Once again this kind of bug can be avoided using a simpler release process which we are currently implementing and will be in place before the next release. The goal is to reduce to a minimum the number of steps needed to release Mainnet starting from the master development branch. This will simplify testing and leave less room for errors.

In the future, we will run testnets before injection that simulate the migration from the old state machine to the new. In this instance it would have meant running a testnet with 004 and then upgrading the running network to 005, while at the same time generating load by randomly sending transactions. This kind of testnet would have caught the previous bug.

Post-Activation of Babylon

Issue: the formula for block rewards

After the activation of Babylon, users realised that the computation of rewards was slighly different with respect to the formula published in the blog post describing Emmy+, the improved consensus algorithm.

The reason for this difference is a bug in the implementation of the formula, which results in a loss of precision when calculating the baking rewards.

This precision loss does not affect the security of Emmy+ and a fix will be offered in the upcoming protocol upgrade.

How to Improve

This kind of bugs should be more easily spotted and avoided, we see two lessons to learn here.

Can we write fewer bugs in the future?

We are going to improve our release process for protocols by having
- comprehensive unit tests
- a clearer, stricter, policy for code reviews
- a clearer freeze and review period before injection
Bugs still happen, how can we make sure we notice them?

Despite having Babylonnet running since September 27th, we didn’t sufficiently encourage participation and for this reason the traffic on the network has not been a realistic sample of mainnet.

Furthermore the lack of testnet support from block explorers has strongly limited the capacity of users and developers to inspect the data of the testnet.

In the last month there was a reorganisation of the testnets infrastructure to improve the service and engage more members of the community.

Moreover several block explorers, such as TzStats, are working to support Babylonnet and will support future test chains.

Issue: restricting originated (KT1) contracts from paying transaction fees

With the implementation of the delegation process simplification, originated accounts (KT1) can no longer pay for transaction fees. The goal of this change is to ensure that all transaction fees are always paid by tz1 addresses, and remove the computational overhead produced by fees paid through KT1 accounts, as smart contracts need to be fully executed in order to verify their validity. This results in the potential for dramatic mempool optimisations and increased throughput.

= ABOUT THIS TASK =
Retype the stretch of the Babylon extract from "Post-Activation of Babylon" through "to learn here.". The items after the Babylon extract are separate material and unrelated to it.

= SUPPLIED RECORDS =
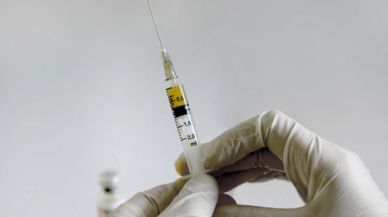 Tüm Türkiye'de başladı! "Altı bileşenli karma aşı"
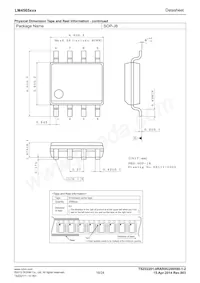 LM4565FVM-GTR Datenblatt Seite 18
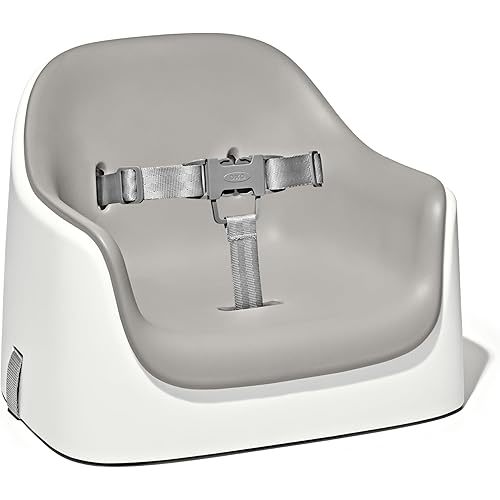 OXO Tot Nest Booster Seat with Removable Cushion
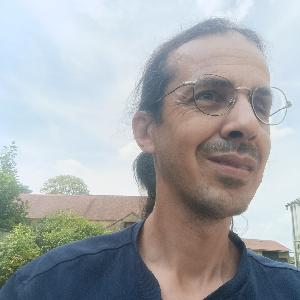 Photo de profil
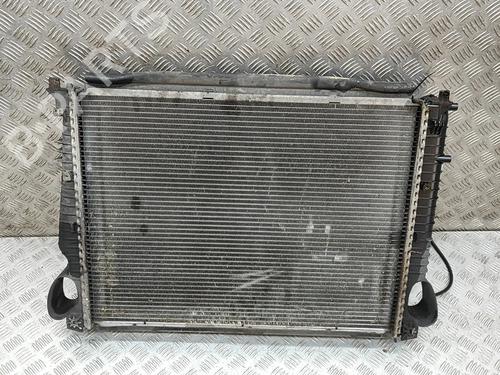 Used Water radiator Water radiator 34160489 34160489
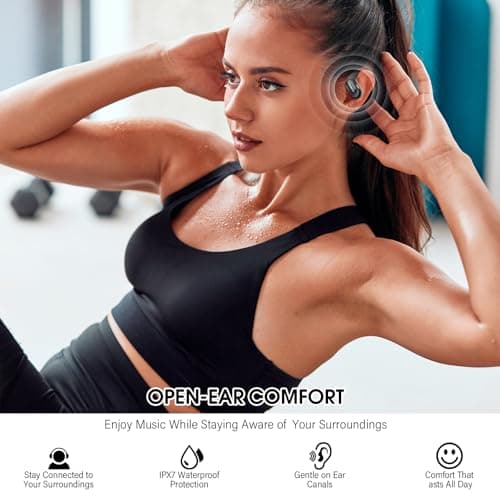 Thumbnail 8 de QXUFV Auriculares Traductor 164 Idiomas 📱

= RESULT =
Post-Activation of Babylon

Issue: the formula for block rewards

After the activation of Babylon, users realised that the computation of rewards was slighly different with respect to the formula published in the blog post describing Emmy+, the improved consensus algorithm.

The reason for this difference is a bug in the implementation of the formula, which results in a loss of precision when calculating the baking rewards.

This precision loss does not affect the security of Emmy+ and a fix will be offered in the upcoming protocol upgrade.

How to Improve

This kind of bugs should be more easily spotted and avoided, we see two lessons to learn here.